◆ **TO BE DONE**
Can you rewrite the lines below as a JSON list of strings, one string per line, with blank lines dropped? Begin at the line that contains "Looking at the photograph, which" and stop after the line that contains "275 centimetres".
==== ENTRIES PROVIDED ====
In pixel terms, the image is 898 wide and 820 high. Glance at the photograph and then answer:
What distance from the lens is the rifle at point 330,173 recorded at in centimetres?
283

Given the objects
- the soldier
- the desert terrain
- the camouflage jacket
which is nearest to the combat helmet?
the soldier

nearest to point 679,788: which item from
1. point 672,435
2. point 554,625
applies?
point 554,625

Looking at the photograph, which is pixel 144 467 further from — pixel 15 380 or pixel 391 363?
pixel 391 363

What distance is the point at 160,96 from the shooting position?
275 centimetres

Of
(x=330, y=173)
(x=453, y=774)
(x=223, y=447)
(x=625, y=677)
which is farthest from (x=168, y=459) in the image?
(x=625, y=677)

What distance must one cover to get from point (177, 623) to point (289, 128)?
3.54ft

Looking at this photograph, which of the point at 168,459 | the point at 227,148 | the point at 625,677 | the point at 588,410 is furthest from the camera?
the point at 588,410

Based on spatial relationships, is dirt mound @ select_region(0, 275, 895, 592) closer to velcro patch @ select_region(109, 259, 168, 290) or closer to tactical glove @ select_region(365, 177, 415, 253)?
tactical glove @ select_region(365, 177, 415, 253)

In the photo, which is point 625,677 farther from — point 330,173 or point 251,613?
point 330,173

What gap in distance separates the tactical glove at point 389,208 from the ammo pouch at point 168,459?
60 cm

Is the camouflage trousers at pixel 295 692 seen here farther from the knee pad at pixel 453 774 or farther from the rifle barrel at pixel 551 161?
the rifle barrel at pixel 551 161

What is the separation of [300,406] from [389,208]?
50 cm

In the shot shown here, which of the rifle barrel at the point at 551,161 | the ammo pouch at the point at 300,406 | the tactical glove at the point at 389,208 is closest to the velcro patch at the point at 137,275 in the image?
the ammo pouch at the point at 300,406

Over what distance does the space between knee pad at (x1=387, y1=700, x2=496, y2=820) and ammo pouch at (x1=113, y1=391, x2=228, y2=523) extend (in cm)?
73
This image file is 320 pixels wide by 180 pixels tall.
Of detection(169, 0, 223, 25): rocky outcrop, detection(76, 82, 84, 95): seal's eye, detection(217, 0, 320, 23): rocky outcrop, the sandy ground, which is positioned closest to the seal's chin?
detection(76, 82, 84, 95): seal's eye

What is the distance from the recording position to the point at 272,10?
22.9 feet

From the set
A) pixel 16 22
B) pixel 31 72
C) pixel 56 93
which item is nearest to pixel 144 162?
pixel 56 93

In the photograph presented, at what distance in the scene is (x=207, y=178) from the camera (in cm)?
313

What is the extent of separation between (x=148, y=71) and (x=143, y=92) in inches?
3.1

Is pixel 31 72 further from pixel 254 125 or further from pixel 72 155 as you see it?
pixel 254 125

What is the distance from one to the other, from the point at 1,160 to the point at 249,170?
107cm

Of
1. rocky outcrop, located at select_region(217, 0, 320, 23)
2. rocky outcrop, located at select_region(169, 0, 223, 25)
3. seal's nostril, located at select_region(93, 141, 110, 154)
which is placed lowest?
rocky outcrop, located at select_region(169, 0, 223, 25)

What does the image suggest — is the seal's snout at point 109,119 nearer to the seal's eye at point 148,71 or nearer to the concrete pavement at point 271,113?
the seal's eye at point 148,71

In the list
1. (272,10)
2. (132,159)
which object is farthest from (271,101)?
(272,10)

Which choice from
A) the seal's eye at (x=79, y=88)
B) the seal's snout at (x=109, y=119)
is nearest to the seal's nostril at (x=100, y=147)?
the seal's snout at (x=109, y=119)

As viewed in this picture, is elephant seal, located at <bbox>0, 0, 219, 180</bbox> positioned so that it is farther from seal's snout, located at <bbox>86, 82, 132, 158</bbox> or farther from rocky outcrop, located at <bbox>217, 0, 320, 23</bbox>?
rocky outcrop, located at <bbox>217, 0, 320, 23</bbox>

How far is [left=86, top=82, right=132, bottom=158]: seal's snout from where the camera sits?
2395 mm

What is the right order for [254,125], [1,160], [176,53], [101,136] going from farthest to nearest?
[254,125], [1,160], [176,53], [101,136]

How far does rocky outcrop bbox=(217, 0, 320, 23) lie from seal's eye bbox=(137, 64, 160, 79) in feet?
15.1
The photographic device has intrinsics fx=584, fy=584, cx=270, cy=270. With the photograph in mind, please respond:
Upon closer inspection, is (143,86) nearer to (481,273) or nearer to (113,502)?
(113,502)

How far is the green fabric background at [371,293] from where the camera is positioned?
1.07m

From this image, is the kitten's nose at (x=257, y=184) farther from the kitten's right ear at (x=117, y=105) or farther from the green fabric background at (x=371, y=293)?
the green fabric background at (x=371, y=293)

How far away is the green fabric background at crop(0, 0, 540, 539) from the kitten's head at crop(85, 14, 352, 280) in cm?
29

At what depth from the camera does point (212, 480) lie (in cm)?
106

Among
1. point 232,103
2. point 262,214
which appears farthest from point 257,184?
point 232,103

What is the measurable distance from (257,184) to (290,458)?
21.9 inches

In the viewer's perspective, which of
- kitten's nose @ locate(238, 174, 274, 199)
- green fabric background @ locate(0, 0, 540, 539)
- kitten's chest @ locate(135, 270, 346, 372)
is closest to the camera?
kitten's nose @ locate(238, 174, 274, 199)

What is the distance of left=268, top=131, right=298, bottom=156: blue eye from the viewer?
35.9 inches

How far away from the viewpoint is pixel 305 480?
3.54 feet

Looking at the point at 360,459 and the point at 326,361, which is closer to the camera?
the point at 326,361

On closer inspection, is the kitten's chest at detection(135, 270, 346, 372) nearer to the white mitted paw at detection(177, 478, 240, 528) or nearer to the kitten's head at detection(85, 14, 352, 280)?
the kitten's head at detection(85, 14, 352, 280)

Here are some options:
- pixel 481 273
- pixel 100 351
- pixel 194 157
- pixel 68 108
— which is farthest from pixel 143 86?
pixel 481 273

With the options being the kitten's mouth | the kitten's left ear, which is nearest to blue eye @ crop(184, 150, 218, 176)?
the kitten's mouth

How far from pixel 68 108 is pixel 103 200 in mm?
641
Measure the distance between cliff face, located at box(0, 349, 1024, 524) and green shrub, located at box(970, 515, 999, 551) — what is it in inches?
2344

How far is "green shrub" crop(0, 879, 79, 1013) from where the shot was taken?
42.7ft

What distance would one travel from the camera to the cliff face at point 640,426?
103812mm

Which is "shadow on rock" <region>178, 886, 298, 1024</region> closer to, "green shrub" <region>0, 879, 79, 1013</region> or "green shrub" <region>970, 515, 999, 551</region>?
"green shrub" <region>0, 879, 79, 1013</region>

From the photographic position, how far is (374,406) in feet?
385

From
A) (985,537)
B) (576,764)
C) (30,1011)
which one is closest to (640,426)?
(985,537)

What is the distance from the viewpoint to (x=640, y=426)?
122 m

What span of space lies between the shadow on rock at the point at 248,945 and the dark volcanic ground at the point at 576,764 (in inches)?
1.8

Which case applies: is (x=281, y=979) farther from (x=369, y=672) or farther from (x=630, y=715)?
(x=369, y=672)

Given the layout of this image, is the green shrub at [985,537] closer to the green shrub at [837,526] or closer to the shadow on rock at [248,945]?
====
◆ **RESULT FOR THIS EXERCISE**
[
  "Looking at the photograph, which is pixel 144 467 further from — pixel 15 380 or pixel 391 363?",
  "pixel 391 363",
  "What distance is the point at 160,96 from the shooting position?",
  "275 centimetres"
]